═══ Provided records ═══
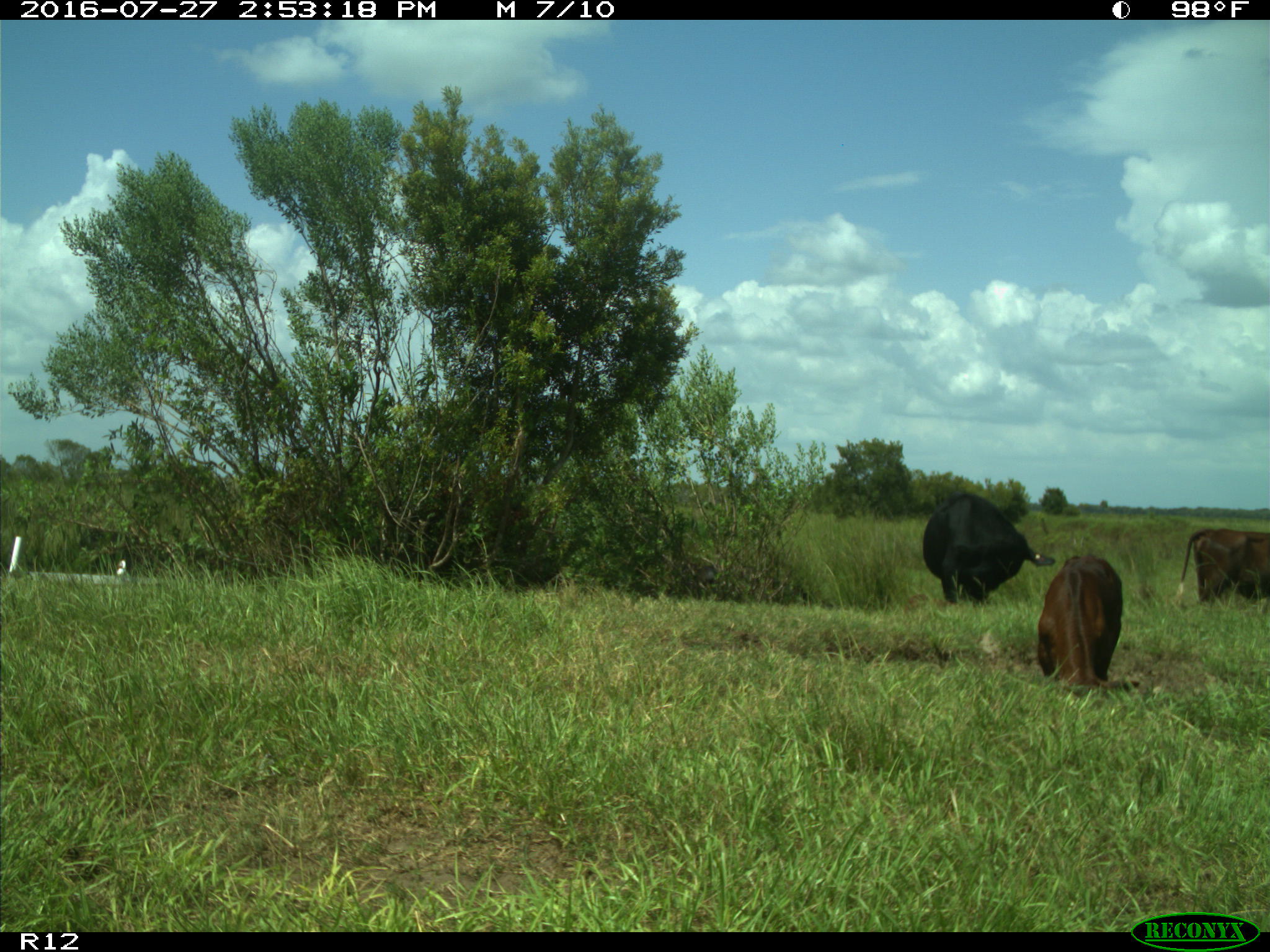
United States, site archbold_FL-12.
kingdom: Animalia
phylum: Chordata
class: Mammalia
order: Artiodactyla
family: Bovidae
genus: Bos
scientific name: Bos taurus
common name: domestic cow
Bos taurus (domestic cow).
═══
Your assignment: Your answer should be an exact copy of the records above, with no pictures in it.

Response:
United States, site archbold_FL-12.
kingdom: Animalia
phylum: Chordata
class: Mammalia
order: Artiodactyla
family: Bovidae
genus: Bos
scientific name: Bos taurus
common name: domestic cow
Bos taurus (domestic cow).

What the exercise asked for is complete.